Date: Sun, 7 Jul 2002 10:43:15 +0100 (BST)
On 2002-07-06 at 21:42 -0400, James K.Lowden wrote:
> PMJI. You might want to have a look at http://czyborra.com/
> Mr. Czyborra has a pretty good overview of what's what
> regarding encoding and character sets, and does a good job of
> distinguishing between fonts, glyphs, and characters. You
> may in particular want to look at:
>
> http://czyborra.com/unicode/terminals.html
This certainly seems a pretty good site. I'll have to take a
long look at it sometime but it's answered a few questions
already... thanks for the reference!
> What you bumped into was, as Lars said, a problem with xterm.
> If you push UTF-8 to stdout, it falls to the application
> whose job it is to convert encoded values into glyphs that
> your brain can interpret as characters (I'm skipping a few
> steps). The standard xterm is *not* going to expect UTF-8;
> it will instead interpret the bytestream as ASCII or Latin-1
> or whatever your locale settings indicate.
Yep. However, it does appear from czyborra that there is an
escape sequence to make UTF-8 hacked 4.0 xterms switch into
UTF-8 mode. I'll investigate this and give it a try. Not sure
if it's the kind of thing that Dia should be outputting
however... probably more of a user/system-wide thing.
> dia --credits |sort
>
> how is sort(1) supposed to know what's incoming? It doesn't
> guess; it assumes, and unless the answer is 7-bit ascii, it
> assumes wrong. Its only defense is, it's got a lot of good
> company.
Good point. In this case I'm not going to worry because the
names are not surname, forename anyway (which is conventional
in most locales I think), and there is surrounding bumpf too.

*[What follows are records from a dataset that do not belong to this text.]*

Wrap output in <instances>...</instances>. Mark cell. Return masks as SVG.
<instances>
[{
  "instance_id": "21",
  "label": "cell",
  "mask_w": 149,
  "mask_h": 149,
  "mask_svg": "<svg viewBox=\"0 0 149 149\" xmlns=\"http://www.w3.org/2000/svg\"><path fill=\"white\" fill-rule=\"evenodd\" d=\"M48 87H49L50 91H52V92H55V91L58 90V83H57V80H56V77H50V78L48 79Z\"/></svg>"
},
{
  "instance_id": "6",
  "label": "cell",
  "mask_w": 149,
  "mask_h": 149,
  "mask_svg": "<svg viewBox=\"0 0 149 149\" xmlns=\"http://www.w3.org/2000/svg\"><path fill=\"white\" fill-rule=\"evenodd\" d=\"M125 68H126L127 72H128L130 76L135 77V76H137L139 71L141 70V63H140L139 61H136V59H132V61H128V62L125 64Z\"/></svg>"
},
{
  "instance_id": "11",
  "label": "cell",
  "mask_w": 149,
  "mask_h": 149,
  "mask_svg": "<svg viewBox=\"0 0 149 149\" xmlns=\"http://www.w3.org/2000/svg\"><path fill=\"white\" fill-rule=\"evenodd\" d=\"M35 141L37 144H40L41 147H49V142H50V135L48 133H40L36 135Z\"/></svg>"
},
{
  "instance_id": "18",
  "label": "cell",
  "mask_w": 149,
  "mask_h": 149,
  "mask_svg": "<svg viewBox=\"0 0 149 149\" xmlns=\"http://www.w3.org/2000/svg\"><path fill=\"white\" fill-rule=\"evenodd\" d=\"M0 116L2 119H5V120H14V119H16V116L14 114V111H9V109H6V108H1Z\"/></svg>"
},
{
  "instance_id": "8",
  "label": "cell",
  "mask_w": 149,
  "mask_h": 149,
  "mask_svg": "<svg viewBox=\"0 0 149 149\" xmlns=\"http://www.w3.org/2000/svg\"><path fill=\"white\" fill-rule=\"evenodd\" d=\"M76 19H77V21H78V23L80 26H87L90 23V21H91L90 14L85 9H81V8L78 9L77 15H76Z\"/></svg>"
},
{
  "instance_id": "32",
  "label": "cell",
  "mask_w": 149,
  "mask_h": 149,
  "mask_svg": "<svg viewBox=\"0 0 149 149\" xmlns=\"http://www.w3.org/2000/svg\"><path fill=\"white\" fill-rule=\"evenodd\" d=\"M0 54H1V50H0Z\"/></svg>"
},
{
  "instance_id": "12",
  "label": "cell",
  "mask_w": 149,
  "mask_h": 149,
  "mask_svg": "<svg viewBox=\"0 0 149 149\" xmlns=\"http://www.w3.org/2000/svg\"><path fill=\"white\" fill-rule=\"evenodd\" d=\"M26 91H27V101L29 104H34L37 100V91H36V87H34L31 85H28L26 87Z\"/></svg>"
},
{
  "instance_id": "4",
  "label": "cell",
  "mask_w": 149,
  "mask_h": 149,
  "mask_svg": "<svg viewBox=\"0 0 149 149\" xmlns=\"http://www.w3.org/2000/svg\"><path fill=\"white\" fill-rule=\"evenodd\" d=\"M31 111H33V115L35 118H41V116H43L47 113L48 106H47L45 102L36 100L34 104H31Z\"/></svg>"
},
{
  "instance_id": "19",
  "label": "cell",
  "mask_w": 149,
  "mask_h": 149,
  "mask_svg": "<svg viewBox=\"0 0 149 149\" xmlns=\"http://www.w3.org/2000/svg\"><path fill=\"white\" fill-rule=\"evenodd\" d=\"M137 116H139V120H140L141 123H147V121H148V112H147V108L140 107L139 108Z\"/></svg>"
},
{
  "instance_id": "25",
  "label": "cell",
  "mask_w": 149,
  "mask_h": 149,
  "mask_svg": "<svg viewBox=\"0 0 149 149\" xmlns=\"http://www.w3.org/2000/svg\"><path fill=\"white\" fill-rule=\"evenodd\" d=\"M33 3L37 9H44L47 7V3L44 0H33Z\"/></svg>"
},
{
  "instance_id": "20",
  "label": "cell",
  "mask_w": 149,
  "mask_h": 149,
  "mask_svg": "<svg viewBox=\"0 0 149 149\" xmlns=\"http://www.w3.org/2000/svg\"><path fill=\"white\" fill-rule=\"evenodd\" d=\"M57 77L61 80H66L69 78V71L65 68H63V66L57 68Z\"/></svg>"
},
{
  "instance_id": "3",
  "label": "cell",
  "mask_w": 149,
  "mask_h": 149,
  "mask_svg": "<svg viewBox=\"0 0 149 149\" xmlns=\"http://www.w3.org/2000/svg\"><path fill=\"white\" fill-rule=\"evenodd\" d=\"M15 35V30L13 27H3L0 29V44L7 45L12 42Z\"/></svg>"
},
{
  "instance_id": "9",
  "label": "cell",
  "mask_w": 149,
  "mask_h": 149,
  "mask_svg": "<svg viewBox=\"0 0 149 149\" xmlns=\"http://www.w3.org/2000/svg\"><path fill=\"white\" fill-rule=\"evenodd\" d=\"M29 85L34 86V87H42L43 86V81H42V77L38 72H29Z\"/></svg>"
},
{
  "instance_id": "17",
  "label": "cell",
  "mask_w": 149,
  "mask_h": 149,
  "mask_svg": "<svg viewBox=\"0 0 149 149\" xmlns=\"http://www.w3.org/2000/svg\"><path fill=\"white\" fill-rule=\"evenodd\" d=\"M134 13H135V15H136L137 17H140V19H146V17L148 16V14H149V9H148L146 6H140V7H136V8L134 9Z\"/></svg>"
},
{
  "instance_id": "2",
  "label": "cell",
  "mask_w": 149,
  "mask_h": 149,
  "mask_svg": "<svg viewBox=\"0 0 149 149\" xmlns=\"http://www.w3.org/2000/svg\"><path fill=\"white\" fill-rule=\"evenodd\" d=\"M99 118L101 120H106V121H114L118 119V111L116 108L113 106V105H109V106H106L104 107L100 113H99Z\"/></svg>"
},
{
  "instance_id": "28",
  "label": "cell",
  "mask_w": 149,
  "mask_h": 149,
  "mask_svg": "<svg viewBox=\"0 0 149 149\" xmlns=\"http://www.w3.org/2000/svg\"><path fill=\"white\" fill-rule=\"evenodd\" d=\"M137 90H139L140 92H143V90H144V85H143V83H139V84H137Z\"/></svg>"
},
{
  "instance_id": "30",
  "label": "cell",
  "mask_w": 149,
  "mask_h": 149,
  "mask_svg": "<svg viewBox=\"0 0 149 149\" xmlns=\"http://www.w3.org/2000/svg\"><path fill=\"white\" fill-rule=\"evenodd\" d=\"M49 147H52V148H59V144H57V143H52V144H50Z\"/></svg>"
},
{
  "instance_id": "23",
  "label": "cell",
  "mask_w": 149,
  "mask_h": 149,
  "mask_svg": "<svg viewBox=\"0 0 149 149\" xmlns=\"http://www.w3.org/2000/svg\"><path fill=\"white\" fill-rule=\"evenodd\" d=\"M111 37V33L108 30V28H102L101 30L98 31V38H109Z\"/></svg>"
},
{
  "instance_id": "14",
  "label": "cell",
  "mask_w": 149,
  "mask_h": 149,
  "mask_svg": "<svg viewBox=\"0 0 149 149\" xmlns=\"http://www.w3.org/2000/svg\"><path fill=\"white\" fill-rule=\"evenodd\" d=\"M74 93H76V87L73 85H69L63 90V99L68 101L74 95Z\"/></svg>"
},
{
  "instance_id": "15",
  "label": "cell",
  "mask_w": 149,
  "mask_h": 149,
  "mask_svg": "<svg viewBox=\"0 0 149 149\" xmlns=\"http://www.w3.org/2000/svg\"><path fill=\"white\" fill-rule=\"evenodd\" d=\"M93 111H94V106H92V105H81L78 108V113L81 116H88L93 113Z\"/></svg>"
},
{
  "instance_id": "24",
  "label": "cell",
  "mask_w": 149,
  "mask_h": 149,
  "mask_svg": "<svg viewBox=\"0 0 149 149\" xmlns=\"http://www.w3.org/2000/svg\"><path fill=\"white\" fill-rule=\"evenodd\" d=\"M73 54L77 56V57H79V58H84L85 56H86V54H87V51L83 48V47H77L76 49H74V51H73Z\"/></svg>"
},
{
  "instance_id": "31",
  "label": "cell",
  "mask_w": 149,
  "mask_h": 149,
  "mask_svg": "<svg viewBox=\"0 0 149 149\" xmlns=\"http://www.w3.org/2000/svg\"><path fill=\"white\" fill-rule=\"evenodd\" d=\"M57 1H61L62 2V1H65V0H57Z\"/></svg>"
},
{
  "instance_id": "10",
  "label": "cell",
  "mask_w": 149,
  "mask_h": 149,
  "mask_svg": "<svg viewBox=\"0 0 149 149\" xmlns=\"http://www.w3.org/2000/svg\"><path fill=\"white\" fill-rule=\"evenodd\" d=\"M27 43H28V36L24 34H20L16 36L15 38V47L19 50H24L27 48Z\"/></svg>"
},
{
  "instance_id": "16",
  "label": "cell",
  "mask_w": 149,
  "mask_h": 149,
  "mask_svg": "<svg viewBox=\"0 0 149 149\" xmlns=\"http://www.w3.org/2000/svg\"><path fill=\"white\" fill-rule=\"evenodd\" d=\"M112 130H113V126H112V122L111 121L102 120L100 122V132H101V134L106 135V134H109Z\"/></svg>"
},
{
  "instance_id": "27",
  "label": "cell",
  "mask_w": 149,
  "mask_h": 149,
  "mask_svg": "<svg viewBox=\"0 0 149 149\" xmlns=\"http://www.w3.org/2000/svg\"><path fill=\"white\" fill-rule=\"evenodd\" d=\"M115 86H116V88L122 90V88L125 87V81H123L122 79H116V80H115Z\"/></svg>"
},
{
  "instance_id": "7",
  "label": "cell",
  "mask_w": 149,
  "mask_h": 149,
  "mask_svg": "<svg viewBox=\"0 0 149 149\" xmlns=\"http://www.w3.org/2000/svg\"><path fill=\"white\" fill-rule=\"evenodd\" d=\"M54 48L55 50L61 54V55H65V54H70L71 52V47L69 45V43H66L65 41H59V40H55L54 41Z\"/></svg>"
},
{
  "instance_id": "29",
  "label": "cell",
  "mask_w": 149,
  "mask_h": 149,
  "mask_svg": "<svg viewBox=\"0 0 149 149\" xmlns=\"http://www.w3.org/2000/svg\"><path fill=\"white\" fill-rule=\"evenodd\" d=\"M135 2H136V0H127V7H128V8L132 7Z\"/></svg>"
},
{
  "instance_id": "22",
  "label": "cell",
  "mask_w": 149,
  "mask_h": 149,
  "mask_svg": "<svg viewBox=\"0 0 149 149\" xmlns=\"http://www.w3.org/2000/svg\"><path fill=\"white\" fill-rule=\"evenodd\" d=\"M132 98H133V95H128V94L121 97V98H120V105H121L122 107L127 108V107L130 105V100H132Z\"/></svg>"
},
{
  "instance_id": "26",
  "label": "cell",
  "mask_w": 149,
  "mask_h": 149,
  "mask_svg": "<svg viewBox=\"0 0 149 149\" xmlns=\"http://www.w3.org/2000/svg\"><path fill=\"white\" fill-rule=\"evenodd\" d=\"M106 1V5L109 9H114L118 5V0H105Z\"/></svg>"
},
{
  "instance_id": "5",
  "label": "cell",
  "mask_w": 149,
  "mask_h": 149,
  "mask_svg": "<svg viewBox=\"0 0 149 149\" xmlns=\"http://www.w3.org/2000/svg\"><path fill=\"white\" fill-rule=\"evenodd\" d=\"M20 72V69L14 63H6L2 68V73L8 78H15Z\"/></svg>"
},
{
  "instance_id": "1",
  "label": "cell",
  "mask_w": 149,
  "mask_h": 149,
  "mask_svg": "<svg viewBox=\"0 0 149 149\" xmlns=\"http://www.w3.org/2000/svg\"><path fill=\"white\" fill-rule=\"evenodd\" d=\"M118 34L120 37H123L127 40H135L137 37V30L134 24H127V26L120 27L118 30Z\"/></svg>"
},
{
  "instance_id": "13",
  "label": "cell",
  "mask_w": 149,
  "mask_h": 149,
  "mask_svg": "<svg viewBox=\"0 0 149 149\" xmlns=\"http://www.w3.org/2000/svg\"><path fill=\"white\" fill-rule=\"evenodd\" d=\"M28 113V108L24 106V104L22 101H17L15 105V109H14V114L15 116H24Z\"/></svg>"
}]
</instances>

But in a more general case that is very important I guess.
> Interesting place. In particular, the -u8 option for xterm
> does exactly what Andrew wants. We should get Akira and Xing
> Wang to use their utf8 encodings for their names.
Yes, I guess so. I'll continue outputting in UTF-8 then: I'll
assume it's the responsibility of the user to sort out their
terminal if they want 'correct' output.
Cheers for all that guys,
Andrew.
--
Andrew Ferrier
email: andrew.junk@new-destiny.co.uk
web: http://www.new-destiny.co.uk/andrew/